Spicy Dragon Fish Recipe

If you love the bold flavours of Indo-Chinese cuisine, you already know the cult favourite Dragon Chicken. Dragon Fish is the dish that takes the fusion even further. It is crispy, spicy, and coated in a glossy sauce that tastes like it came straight from a top restaurant kitchen. In this Daily Brunch exclusive, Super Chef Nandakumar shares his signature Dragon Fish recipe with clear steps that make it easy to recreate authentic restaurant-style flavours at home.

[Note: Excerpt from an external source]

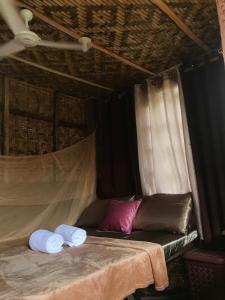 a room with a bed with two towels on it at Chloe’s Paradise Hostel in Batuan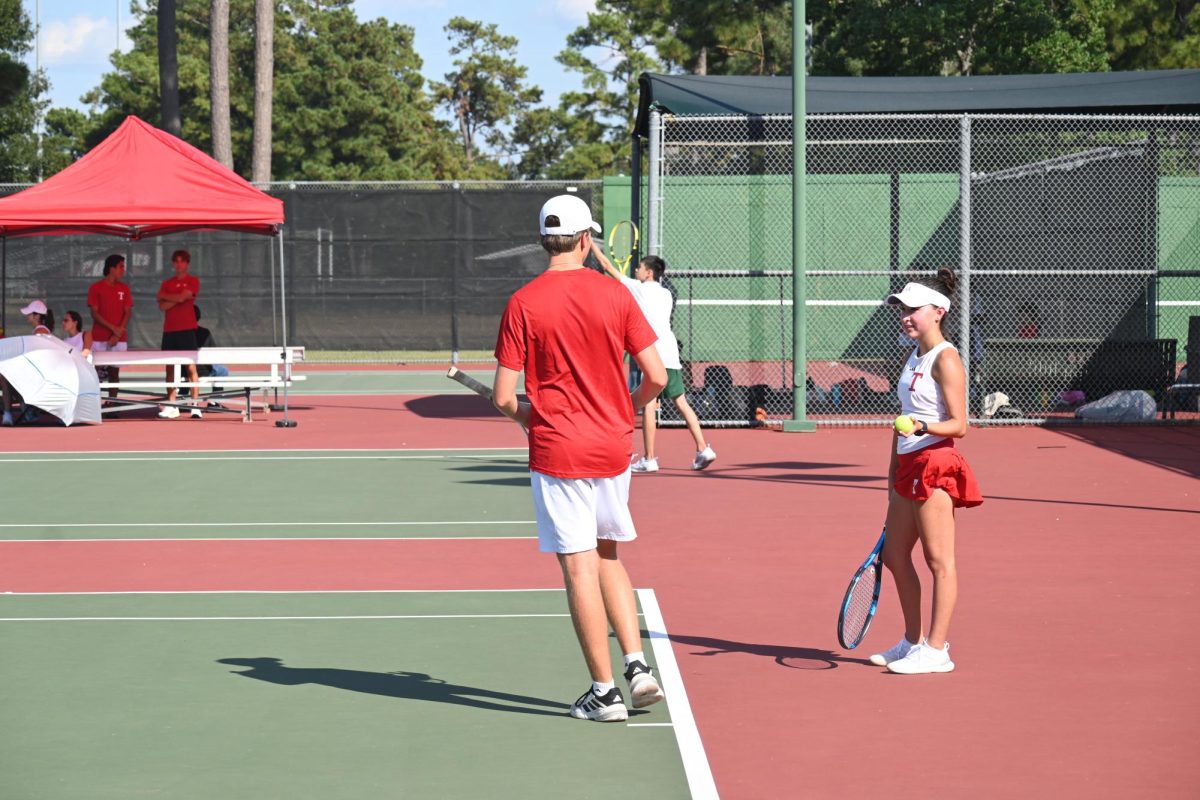 Tomball mixed doubles planning out a strategy.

Ingredients for Spicy Dragon Fish

  • Fish Fillet: 300 gms
  • Med. Onions: 2 nos
  • Capsicum: ½ no.
  • Ginger-Garlic chopped: 40 gms
  • Gr. Chilly chopped: 4 nos.
  • Celery: 1 stalk
  • Red Chilly Paste: 2 tbsp
  • Tomato Sauce: 1 tbsp
  • Tabasco Sauce: a few drops
  • Soya Sauce: ½ tsp
  • Salt & Pepper: To taste
  • MSG 2 pinch

For Marinade:

  • Corn starch: 2 tbsp
  • Salt To taste
  • Lime Juice
  • Ginger-Garlic Paste 1 tsp
  • Oil For frying

Method for preparing Dragon Fish

Slice fish fillets into 1” thickness. Wash well, marinate with salt, pepper, ginger-garlic paste, and lime juice. Place on a small tray and cover with cling foil and refrigerate. Keep for 20 minutes. Take out the fish from refrigerator, open and dust the fish with corn starch.

Heat oil in a wok and fry fish slices till crispy & brown. Remove from oil and place on a parchment paper

Heat oil in a wok, sauté the Chopped Ginger Garlic, Green Chilly, Onion, Capsicum & Celery till tender. Add sauces, sauté for 2 minutes , add fried fish, moisten with stock water.

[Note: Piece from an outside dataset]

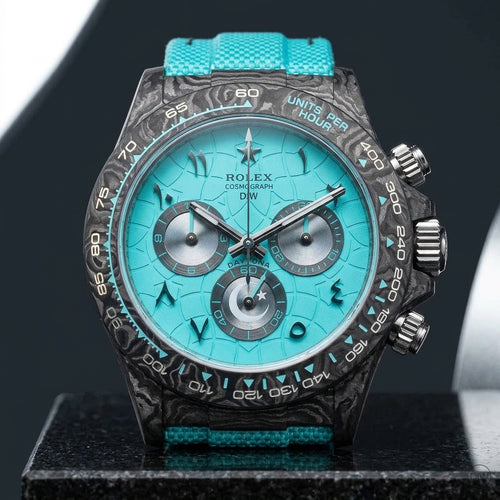 Forged-carbon chronograph with a turquoise crackle dial on black granite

Toss for 2 minutes, glaze with oil, serve hot in a Chinese bowl with spring onion as garnish.

Recipe Credits: Chef Nandakumar

Chef Nandakumar
SuperChef Nandakumar

 

Chef Nandakumar about food:

Words like perfect or yummy often appear when people want to express approval, but they are so broad that they barely communicate anything specific. Perfect can mean many different things depending on who says it, and yummy is simply another way of saying delicious. We understand the intention is positive, yet the meaning remains vague.

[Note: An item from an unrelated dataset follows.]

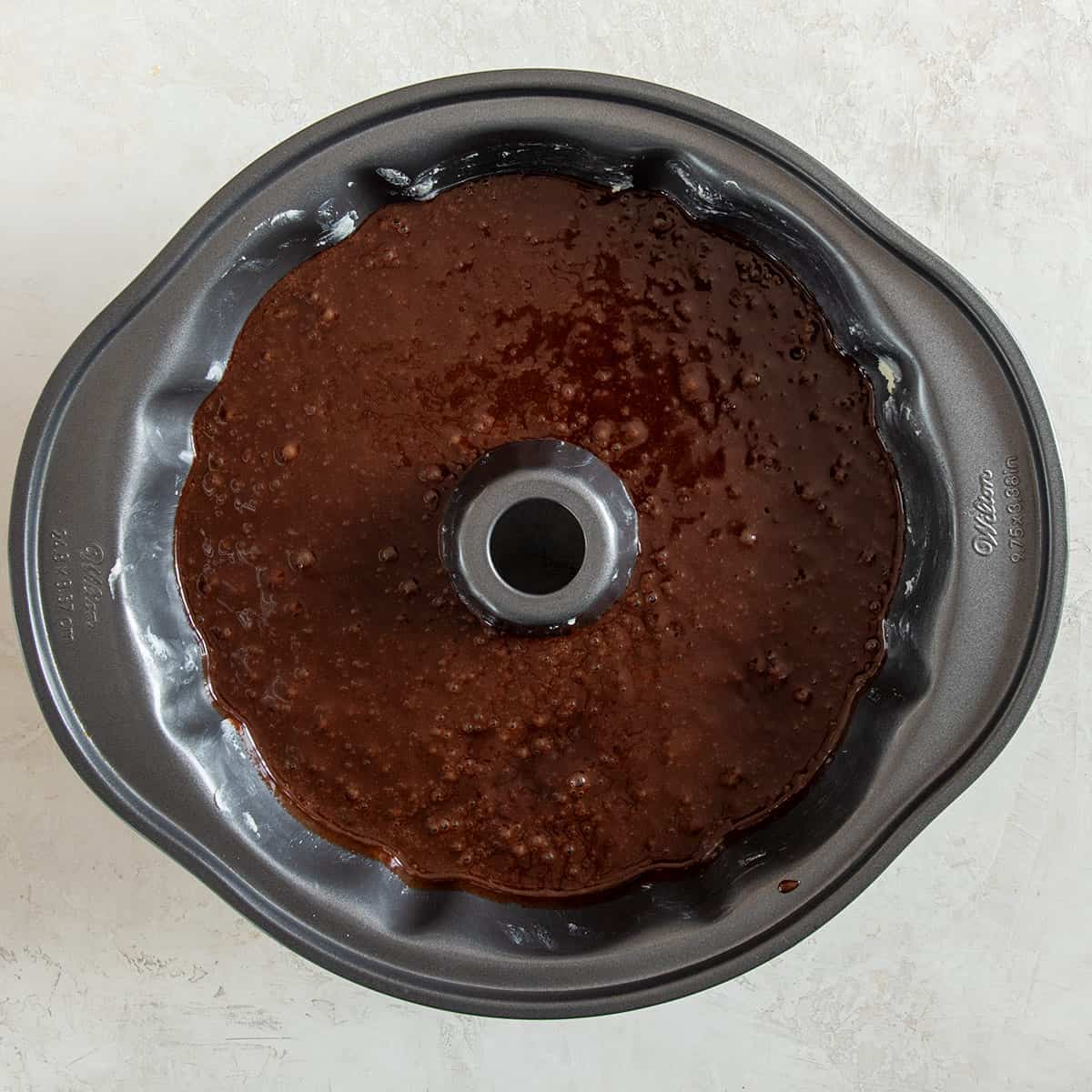 Chocolate cake batter in a floured bundt pan before going in the oven.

Some people go even further and try to trace the expression to the religious idea of transubstantiation, where bread and wine become the body and blood during Communion. This belief certainly creates a symbolic link between food and the body, but there is no real evidence that the everyday phrase grew out of that doctrine. The connection is more poetic than historical.

A more convincing explanation is that the phrase has its roots in ordinary eating, not in ritual worship. Throughout history, people have used food as a metaphor for pleasure, identity, and well-being. The way we eat, the choices we make, and the rituals we follow all become part of how we understand ourselves. Which is why the famous saying still holds true:You are what you eat.

It is far more likely that the phrase emerged from simple, daily experience at the supper table rather than from theological supplication. In other words, its origins are culinary, not spiritual, and its meaning endures because it speaks to something universal about how food shapes our lives and identities.